WASHINGTON — The Supreme Court on Monday struck down a Louisiana law that could have left the state with a single abortion clinic, dashing the hopes of conservatives who were counting on President Trump’s appointments to lead the court to sustain restrictions on abortion rights and, eventually, to overrule Roe v. Wade.
Instead, conservatives suffered a setback, and from an unlikely source. Chief Justice John G. Roberts Jr. added his crucial fifth vote to those of the court’s four-member liberal wing, saying that respect for precedent compelled him to do so, even though he had voted to uphold an essentially identical Texas law in a 2016 dissent.
In the past two weeks, Chief Justice Roberts has voted with the court’s liberal wing in three major cases — on job discrimination against lesbian, gay, bisexual and transgender workers, on a program protecting young immigrants known as Dreamers and now on abortion. While the chief justice has on occasion disappointed his usual conservative allies, notably on the Affordable Care Act and adding a citizenship question to the census, nothing in his 15-year tenure on the court compares to the recent run of liberal votes in major cases.
Justice Stephen G. Breyer, writing for the four other justices in the majority, said the Louisiana law was “almost word-for-word identical” to the one from Texas that the Supreme Court struck down in the 2016 decision, Whole Woman’s Health v. Hellerstedt.
In both cases, Justice Breyer wrote, the laws put an undue burden on the constitutional right to the procedure.
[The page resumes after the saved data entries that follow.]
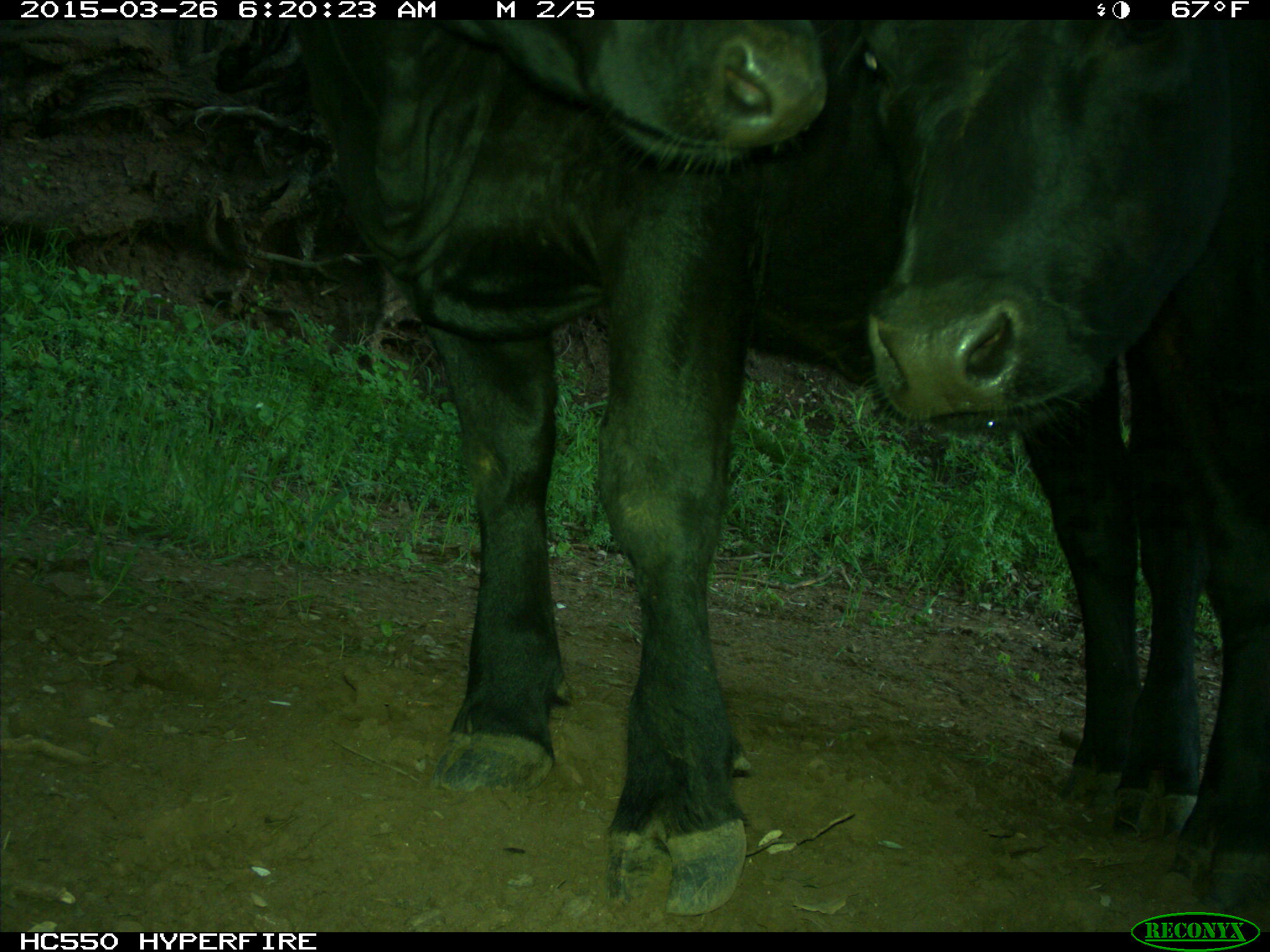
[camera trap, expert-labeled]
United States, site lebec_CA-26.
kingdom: Animalia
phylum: Chordata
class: Mammalia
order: Artiodactyla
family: Bovidae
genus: Bos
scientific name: Bos taurus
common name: domestic cow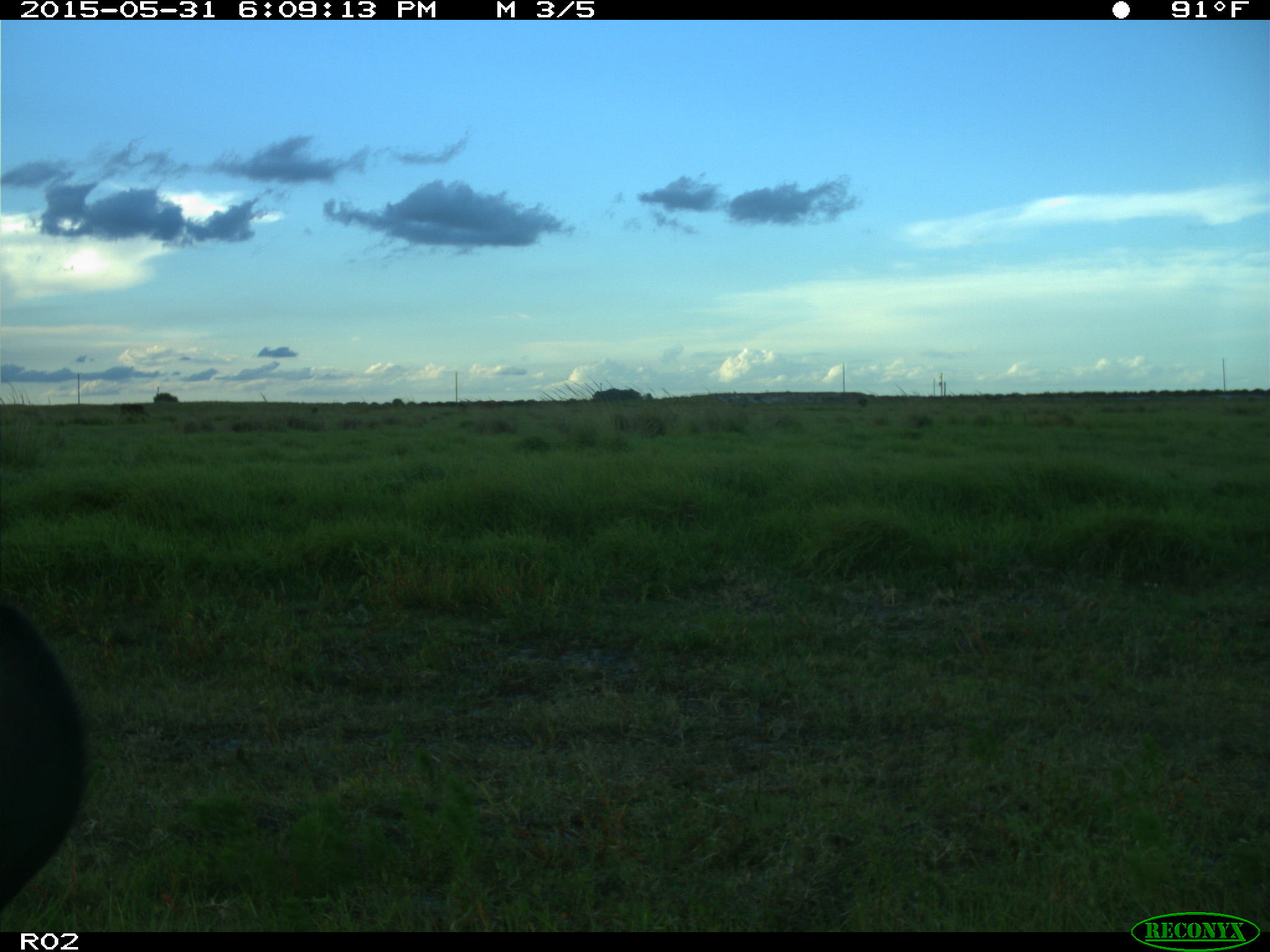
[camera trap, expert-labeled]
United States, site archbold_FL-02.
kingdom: Animalia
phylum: Chordata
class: Mammalia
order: Artiodactyla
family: Bovidae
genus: Bos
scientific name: Bos taurus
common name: domestic cow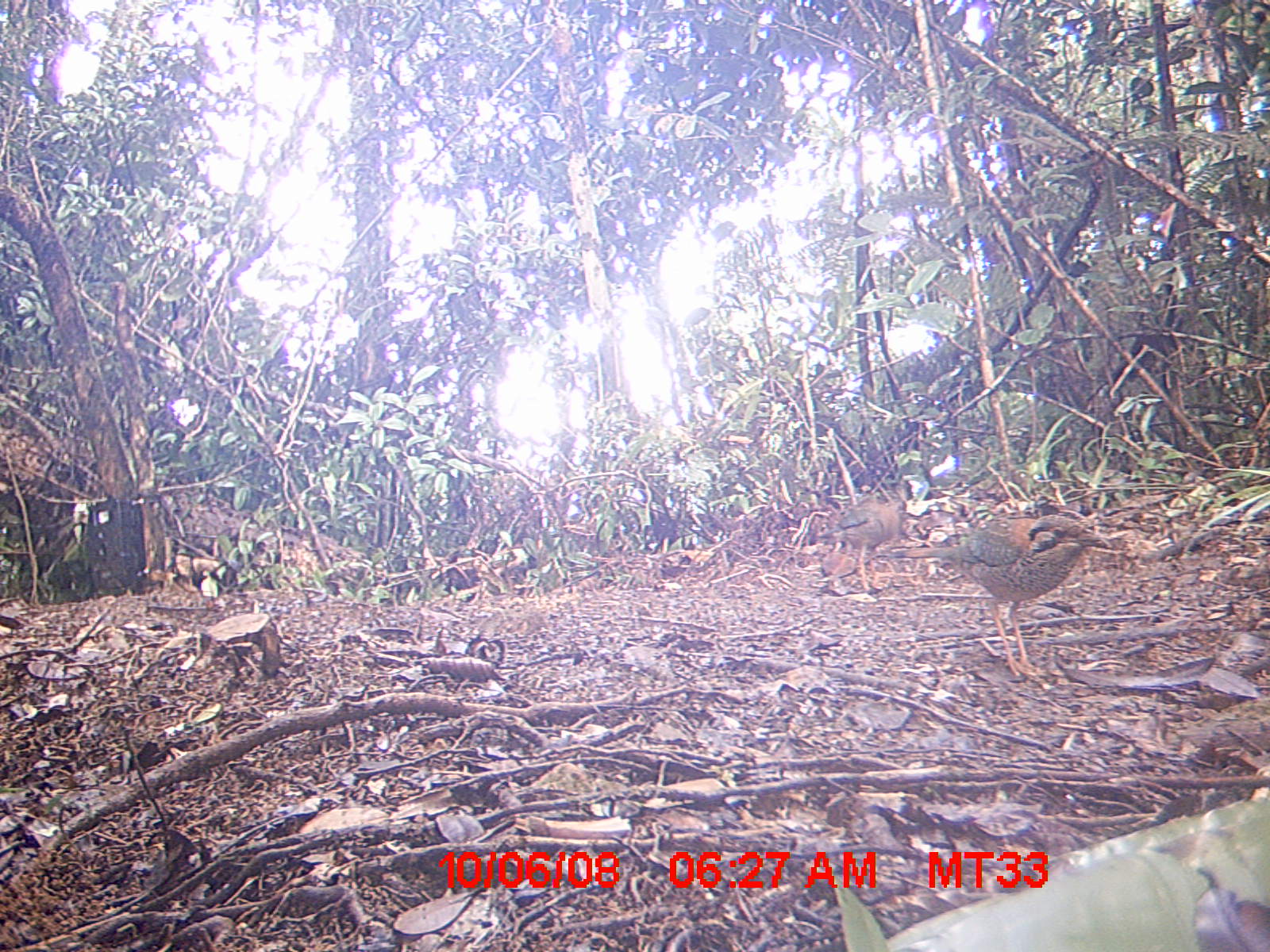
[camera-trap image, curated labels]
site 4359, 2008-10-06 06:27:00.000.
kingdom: Animalia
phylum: Chordata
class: Aves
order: Coraciiformes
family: Brachypteraciidae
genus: Brachypteracias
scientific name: Brachypteracias squamiger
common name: scaly ground-roller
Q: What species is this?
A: Brachypteracias squamiger (scaly ground-roller).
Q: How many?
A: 2.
The court’s decision to revisit the issue of admissions privileges worried proponents of abortion rights given Chief Justice Roberts’s support for the Texas law. Since that ruling, Justice Anthony M. Kennedy, who voted to overturn the law, was replaced by the more conservative Justice Brett M. Kavanaugh.
In the end, Chief Justice Roberts’s commitment to precedent sank the Louisiana law. “I joined the dissent in Whole Woman’s Health,” he wrote on Monday, “and continue to believe that the case was wrongly decided. The question today, however, is not whether Whole Woman’s Health was right or wrong, but whether to adhere to it in deciding the present case.”
“The Louisiana law imposes a burden on access to abortion just as severe as that imposed by the Texas law, for the same reasons,” the chief justice wrote. “Therefore Louisiana’s law cannot stand under our precedents.”
Still, it would be hasty to conclude that he was prepared to strike down other abortion restrictions or that he would vote to sustain the Roe decision, which in 1973 established a constitutional right to abortion, should a direct challenge to the ruling reach the court.
Kayleigh McEnany, the White House press secretary, expressed disappointment in Monday’s decision.
“In an unfortunate ruling today,” she said in a statement, “the Supreme Court devalued both the health of mothers and the lives of unborn children by gutting Louisiana’s policy that required all abortion procedures be performed by individuals with admitting privileges at a nearby hospital.”